Se Memphis demorou a aceitar a música como parte de sua história, a cidade também demorou a perceber o papel do Memphis Grizzlies na construção de sua identidade. E houve também enorme resistência para que a franquia entrasse em seu dia a dia: Memphis, claro, não queria arcar com os milhões de dólares para tornar o antigo Pyramid lar dos Grizzlies por três anos enquanto uma nova arena era construída. Aliás, Duncan Ragsdale, um advogado local, chegou a entrar com um processo legal afirmando que a construção do FedEx Forum seria realizada para beneficiar interesses de terceiros.

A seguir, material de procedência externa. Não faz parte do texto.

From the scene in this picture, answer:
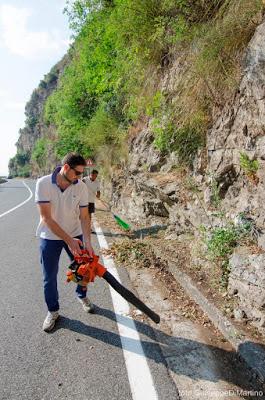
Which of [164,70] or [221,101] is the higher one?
[164,70]

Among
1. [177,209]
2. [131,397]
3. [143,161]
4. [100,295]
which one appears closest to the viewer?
[131,397]

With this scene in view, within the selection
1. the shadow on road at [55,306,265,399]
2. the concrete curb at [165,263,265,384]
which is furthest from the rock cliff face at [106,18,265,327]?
the shadow on road at [55,306,265,399]

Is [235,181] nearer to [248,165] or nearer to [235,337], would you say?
[248,165]

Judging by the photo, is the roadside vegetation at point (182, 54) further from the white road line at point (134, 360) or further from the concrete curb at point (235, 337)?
the white road line at point (134, 360)

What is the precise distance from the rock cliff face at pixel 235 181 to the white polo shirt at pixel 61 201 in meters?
2.04

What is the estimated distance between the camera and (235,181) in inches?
230

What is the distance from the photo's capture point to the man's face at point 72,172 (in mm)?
3954

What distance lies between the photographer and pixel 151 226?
9.00m

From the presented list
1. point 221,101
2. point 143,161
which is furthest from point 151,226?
point 221,101

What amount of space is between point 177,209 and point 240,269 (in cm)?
344

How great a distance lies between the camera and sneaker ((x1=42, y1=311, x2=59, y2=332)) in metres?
4.07

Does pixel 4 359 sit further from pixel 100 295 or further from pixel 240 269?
pixel 240 269

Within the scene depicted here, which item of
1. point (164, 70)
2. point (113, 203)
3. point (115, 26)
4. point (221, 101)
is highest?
point (115, 26)

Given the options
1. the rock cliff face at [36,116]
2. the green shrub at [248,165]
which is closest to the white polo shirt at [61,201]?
the green shrub at [248,165]
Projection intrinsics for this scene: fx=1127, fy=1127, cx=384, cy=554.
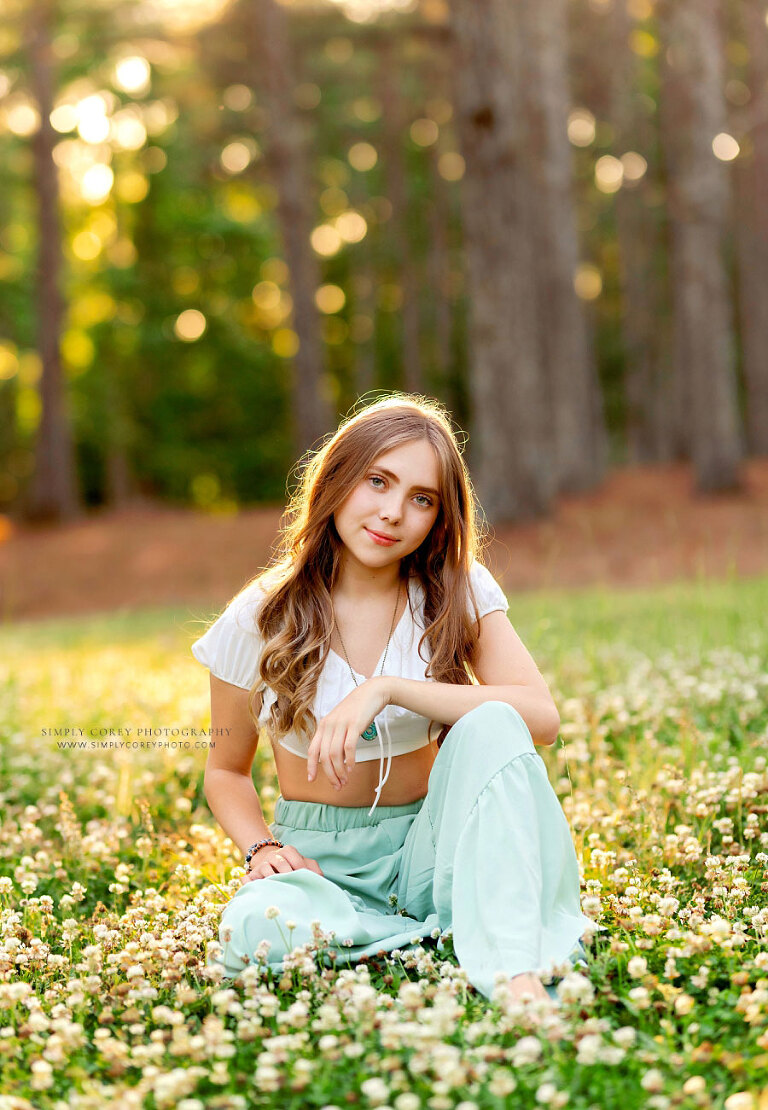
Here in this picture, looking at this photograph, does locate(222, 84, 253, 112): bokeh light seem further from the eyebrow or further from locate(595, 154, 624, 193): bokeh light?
the eyebrow

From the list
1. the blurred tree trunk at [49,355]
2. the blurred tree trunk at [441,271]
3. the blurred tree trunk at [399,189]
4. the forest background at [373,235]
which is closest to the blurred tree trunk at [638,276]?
the forest background at [373,235]

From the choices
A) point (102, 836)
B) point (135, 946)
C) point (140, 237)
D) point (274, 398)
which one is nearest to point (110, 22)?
point (140, 237)

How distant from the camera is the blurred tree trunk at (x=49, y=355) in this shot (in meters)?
19.4

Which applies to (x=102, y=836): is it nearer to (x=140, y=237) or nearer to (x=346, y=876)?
(x=346, y=876)

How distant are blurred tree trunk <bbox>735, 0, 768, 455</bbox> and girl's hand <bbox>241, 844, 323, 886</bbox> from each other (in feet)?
61.3

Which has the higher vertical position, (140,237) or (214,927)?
(140,237)

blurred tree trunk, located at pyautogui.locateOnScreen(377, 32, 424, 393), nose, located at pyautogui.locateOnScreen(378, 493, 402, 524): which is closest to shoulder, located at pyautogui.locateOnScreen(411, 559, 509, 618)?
nose, located at pyautogui.locateOnScreen(378, 493, 402, 524)

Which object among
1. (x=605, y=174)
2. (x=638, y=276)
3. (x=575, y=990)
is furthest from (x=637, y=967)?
(x=605, y=174)

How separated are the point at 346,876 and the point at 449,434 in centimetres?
129

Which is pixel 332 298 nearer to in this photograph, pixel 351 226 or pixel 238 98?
pixel 351 226

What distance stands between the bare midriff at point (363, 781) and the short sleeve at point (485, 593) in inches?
16.9

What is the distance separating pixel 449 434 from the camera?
10.8ft

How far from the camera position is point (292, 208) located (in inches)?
696

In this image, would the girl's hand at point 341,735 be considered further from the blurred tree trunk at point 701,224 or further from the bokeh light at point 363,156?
the bokeh light at point 363,156
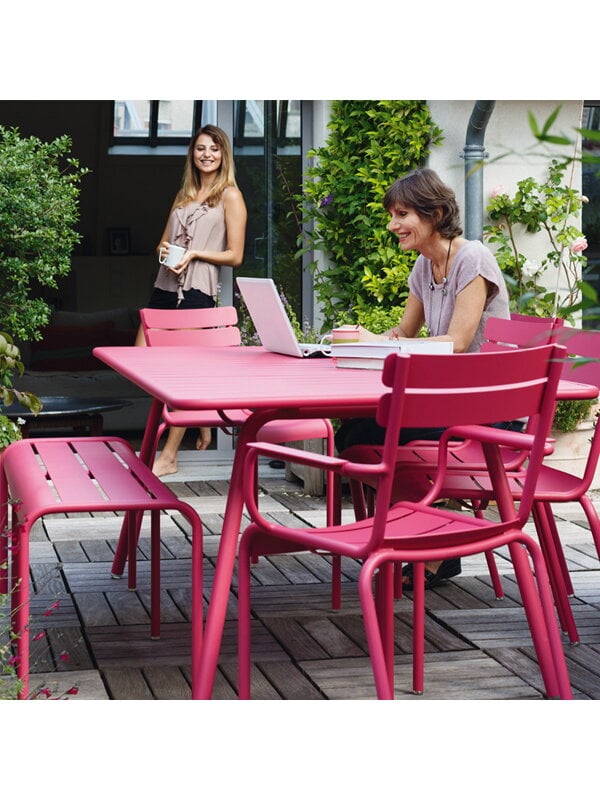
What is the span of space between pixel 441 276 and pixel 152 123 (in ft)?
17.9

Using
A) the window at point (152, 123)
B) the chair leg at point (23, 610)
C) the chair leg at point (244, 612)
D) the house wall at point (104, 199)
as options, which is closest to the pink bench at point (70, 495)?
the chair leg at point (23, 610)

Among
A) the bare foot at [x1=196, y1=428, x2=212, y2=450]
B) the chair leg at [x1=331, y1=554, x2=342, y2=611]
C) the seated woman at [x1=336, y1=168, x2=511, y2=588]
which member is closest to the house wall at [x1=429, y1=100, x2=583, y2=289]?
the bare foot at [x1=196, y1=428, x2=212, y2=450]

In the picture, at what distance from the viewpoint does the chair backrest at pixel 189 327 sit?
4629 millimetres

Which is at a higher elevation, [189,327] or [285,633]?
[189,327]

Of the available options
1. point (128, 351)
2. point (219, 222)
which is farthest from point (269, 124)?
point (128, 351)

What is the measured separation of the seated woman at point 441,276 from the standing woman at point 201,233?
8.12ft

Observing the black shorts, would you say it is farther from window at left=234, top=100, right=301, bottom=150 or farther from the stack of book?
the stack of book

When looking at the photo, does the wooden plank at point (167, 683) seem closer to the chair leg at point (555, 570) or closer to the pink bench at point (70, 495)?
the pink bench at point (70, 495)

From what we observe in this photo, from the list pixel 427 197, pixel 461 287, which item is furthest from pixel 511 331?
pixel 427 197

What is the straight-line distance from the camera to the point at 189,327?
4680 mm

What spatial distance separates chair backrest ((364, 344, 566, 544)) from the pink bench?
0.58 m

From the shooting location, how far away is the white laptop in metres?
3.57

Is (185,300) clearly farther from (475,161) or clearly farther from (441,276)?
(441,276)

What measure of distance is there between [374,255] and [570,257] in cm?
99
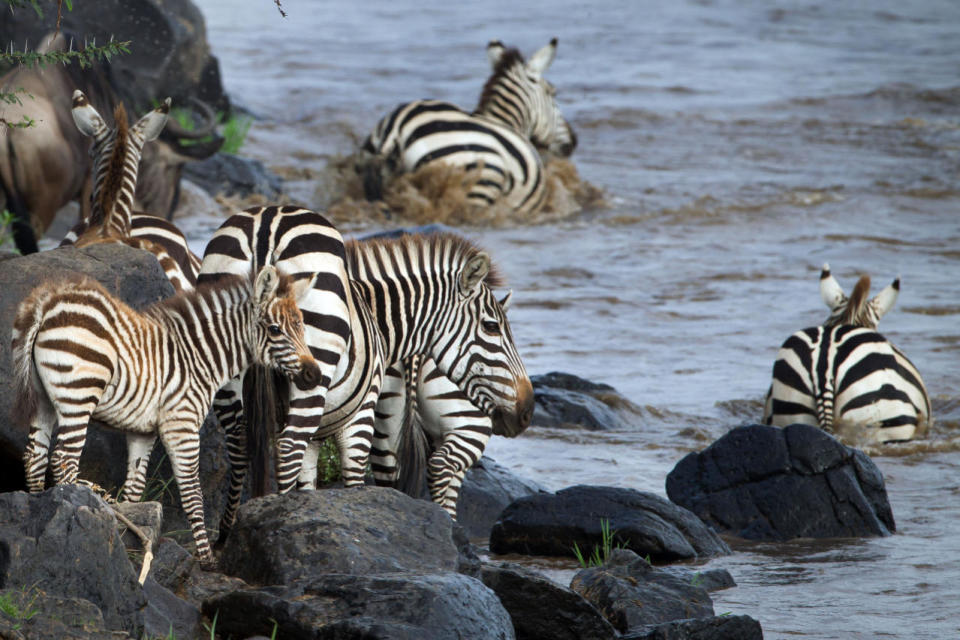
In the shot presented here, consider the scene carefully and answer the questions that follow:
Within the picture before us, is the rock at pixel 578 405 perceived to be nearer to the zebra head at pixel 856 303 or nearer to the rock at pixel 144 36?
the zebra head at pixel 856 303

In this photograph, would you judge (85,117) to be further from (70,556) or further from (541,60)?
(541,60)

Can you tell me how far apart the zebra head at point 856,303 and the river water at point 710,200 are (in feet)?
3.08

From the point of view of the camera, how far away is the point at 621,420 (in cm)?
999

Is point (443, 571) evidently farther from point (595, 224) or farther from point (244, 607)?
point (595, 224)

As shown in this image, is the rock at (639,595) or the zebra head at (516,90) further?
the zebra head at (516,90)

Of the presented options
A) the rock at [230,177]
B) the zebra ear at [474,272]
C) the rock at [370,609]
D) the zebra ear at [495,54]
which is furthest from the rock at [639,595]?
the rock at [230,177]

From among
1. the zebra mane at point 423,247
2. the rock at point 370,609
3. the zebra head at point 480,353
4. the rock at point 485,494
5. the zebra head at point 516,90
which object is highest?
the zebra head at point 516,90

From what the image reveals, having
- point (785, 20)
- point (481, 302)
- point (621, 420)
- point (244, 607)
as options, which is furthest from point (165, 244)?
point (785, 20)

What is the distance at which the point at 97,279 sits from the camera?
19.2ft

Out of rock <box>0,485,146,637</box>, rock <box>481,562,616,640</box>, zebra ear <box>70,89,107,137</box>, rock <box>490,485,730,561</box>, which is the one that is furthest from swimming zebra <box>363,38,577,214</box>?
rock <box>0,485,146,637</box>

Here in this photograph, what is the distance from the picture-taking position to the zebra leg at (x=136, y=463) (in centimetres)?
536

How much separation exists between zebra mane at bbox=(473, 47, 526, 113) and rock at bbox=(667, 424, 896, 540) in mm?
9386

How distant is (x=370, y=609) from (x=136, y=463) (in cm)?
130

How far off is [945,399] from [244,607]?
24.4ft
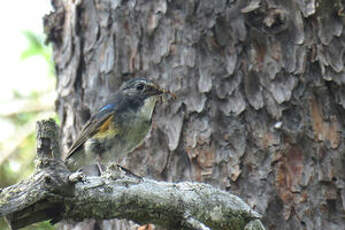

As semanas que antecederam a decisão final foram repletas de tensão: embora o então proprietário da franquia Michael Heisley falasse aos quatro ventos sobre seu interesse em deixar Vancouver, ele estava fazendo o possível para arrancar o máximo de Memphis – ele sabia que a cidade faria o que estivesse ao seu alcance para curar as feridas de inúmeras rejeições da NFL, então em diversas ocasiões as negociações simplesmente pararam. Afinal, era consenso que uma cidade fora dos grandes mercados não poderia fazer certas concessões para abrigar uma franquia da NBA, como por exemplo um acordo que responsabilizaria a cidade por todos os déficits operacionais da nova arena. Por 20 anos.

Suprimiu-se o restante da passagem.